Task objective:
For this exercise, output the entries below exactly from the line that holds "Julia Roberts Feet" to the line that holds "Chevy Woods on", both ends included. No pictures belong in the copy.

Data extracts:
= = = =
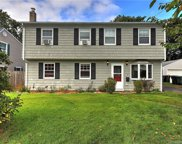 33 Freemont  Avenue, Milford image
= = = =
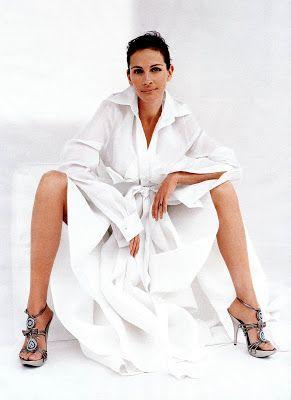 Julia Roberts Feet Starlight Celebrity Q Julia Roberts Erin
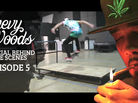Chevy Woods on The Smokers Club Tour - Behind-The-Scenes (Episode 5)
= = = =
Response to this exercise:
 Julia Roberts Feet Starlight Celebrity Q Julia Roberts Erin
Chevy Woods on The Smokers Club Tour - Behind-The-Scenes (Episode 5)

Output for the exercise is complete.